Applying competitive data to improve comfort
Project Summary:
During the calibration of Navistar’s upcoming advanced driver assistance systems (ADAS) program, there was subjective feedback that our braking was unfavorable compared to competitors. To address this, I planned and executed a benchmarking exercise to compare our current product and upcoming product with two of our largest competitors.
My role in the project:
As the ADAS Lead for this study, I developed the test plan, scheduled vehicle and track time, collected and analyzed the data, and presented key findings to stakeholders. I worked closely with the ADAS technical specialist who guided technical hypotheses and drove during challenging test maneuvers.
Quantifying performance began with a comprehensive plan
27 test maneuvers were included to simulate realistic driving use cases and to test vehicle performance compared to Navistar’s vehicle level ADAS requirements. Each testing maneuver had unique objectives in addition to a subjective evaluation score (aligned to the SAE J1441_201609 10 point scale).
Four vehicles were included in this study: our current production truck, our development truck with our next generation system and two of our competitors. Truck tractor and trailer configurations were identified for each test.
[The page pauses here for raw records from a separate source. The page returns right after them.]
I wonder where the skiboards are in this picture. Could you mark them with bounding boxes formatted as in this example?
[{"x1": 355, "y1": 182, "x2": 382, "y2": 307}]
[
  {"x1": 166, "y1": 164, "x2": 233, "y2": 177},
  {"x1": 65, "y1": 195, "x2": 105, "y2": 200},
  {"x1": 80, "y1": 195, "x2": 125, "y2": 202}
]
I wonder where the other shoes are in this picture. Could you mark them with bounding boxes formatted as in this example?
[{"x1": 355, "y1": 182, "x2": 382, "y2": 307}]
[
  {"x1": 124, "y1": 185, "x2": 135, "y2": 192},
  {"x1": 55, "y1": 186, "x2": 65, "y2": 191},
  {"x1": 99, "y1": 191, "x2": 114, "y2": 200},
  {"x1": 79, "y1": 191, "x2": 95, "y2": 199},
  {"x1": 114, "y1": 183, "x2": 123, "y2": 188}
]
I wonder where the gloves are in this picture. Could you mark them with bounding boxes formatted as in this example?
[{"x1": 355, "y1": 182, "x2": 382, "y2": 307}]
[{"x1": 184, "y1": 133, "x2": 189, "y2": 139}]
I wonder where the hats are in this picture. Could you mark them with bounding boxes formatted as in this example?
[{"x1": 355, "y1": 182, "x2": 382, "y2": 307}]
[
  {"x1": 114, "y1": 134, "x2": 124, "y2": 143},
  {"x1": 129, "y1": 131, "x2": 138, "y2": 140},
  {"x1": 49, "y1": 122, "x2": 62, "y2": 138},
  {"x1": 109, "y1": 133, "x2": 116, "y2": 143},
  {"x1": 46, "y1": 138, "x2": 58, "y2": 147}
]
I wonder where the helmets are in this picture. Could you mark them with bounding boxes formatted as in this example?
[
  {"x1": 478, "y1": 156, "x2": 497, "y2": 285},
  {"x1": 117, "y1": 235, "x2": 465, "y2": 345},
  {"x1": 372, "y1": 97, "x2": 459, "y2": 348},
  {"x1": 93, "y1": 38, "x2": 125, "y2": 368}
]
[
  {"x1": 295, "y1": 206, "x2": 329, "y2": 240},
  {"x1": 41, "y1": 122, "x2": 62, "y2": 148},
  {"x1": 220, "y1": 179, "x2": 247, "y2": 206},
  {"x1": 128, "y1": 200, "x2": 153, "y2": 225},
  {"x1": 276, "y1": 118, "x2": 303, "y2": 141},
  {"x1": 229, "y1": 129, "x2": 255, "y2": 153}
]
Truck performance for ADAS systems varies significantly between a heavy loaded trailer trailer (GVW), a lightly loaded trailer (LLVW), and without a trailer (bobtail).
Data collection spanned 4 weeks at our proving grounds
Each of the 4 vehicles was scheduled for one week and test cases were completed on the test track or test pad. Data was collected using CANalyzer which provides data for the hundreds of signals in the CAN bus. Subjective scores and comments were made after each trial run and documented in an Excel table.
Comparing stationary object braking between vehicles
A variety of comparisons were made across ADAS features, but one that stood out was the braking cascades during automatic emergency braking (AEB) events. Brake cascades are the requested deceleration once camera and/or radar detects a target and determines that intervention is necessary. For this test, the test vehicle approaches a stationary vehicle at 30 MPH.
Determining brake cascades is a challenging balance between comfort and confidence. Tradeoffs have to be taken between stopping as quickly as possible and using more of the distance to stop closer to the lead vehicle. We also compared the time between when a target was detected (camera and radar fused), the brakes are request, and brakes are applied.
These brake cascade plots combined with subjective ratings led to updates to the braking cascade for our development system. Due to confidentiality these changes can't be disclosed.
Creating a process to automate the data processing
With large data sets that contain far more data points than are relevant to the event, it is time consuming to manually parse through test data. I created a Matlab script where all data sets, for stationary object braking events, can be uploaded and processed simultaneously. This outputs graphs of relevant signals for each run cropped to critical part and generates a corresponding summary table of which runs met our internal pass requirements.
Project Takeaways
It's critical to spend time in competitive products and understand their solutions during the development process. Often small changes can be made to our products guided by competitive solutions, this is especially valuable in trucking where drivers often switch between vehicles and have pre-established mental models based on other vehicles.
Vehicle testing is complicated and there are many variables that can impact results, but strong planning and documentation allow for better assessment of results.
Data processing is complex and time consuming, putting in the time to automate the processing will not only save time in the long run, but it can increase the amount of data that gets reviewed.